• _Exercise instructions_
**A.** Edit the post about the backyard flock by rewriting the stretch from "We have 3 royal" through "the other guineas.", with "menace" in place of "bully".
**B.** According to the post about the backyard flock, how many guineas are in the coop?
**C.** Write the next part of the post about the backyard flock, picking up right after its final sentence.

— begin Quoted text —

We bought a mixed group of day old chicks and keets in June. They are about 4 months old now. We just got the excess roosters sorted out a week or two ago, so now its 2 roosters, 1 probable rooster, 13 hens, and 10 guineas in the coop.  They have a large fenced-in yard to run in, with a few trees to play in/under.  The chicken social dynamics improved considerably when we sorted out the extra roosters. The guineas, not so much.

 

We have 3 royal purples, 5 lavenders and 2 chocolate guineas. There is one royal purple guinea in particular who is a bully to other guineas. He/she (not sure!) particularly likes to chase around 2 of the lavender guineas, although he/she will also chase the 2 chocolates and sometimes other lavenders. I can't tell them apart very well yet so not sure how many get bullied, but I know the 2 lavs for sure because they roost in the window rather than on the roost, and usually hang out with the chickens all day and avoid the other guineas.

— end Quoted text —
— begin Entries —

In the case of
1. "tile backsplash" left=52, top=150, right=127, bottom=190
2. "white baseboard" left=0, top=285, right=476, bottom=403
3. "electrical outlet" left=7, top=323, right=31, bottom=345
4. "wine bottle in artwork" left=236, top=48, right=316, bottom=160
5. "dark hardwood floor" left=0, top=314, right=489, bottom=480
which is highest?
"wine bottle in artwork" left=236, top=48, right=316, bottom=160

— end Entries —

• _Solved problems_
**A.**
We have 3 royal purples, 5 lavenders and 2 chocolate guineas. There is one royal purple guinea in particular who is a menace to other guineas. He/she (not sure!) particularly likes to chase around 2 of the lavender guineas, although he/she will also chase the 2 chocolates and sometimes other lavenders. I can't tell them apart very well yet so not sure how many get bullied, but I know the 2 lavs for sure because they roost in the window rather than on the roost, and usually hang out with the chickens all day and avoid the other guineas.

**B.** Ten guineas.

**C.**
 

In retrospect, I guess its silly, but I thought since guineas were such flock-minded birds, they would just make a flock. I didn't think about their social hierarchy excluding just a few of the birds.

 

Any ideas why the guineas are bullying each other? Any thoughts what I can do about it? At the moment, I am inclined to take the biggest bully and toss him/her in with the roosters we sorted out.

Buckeye, Barnevelder, & Delaware chickens, and some guineas.  We try to keep about a dozen of each.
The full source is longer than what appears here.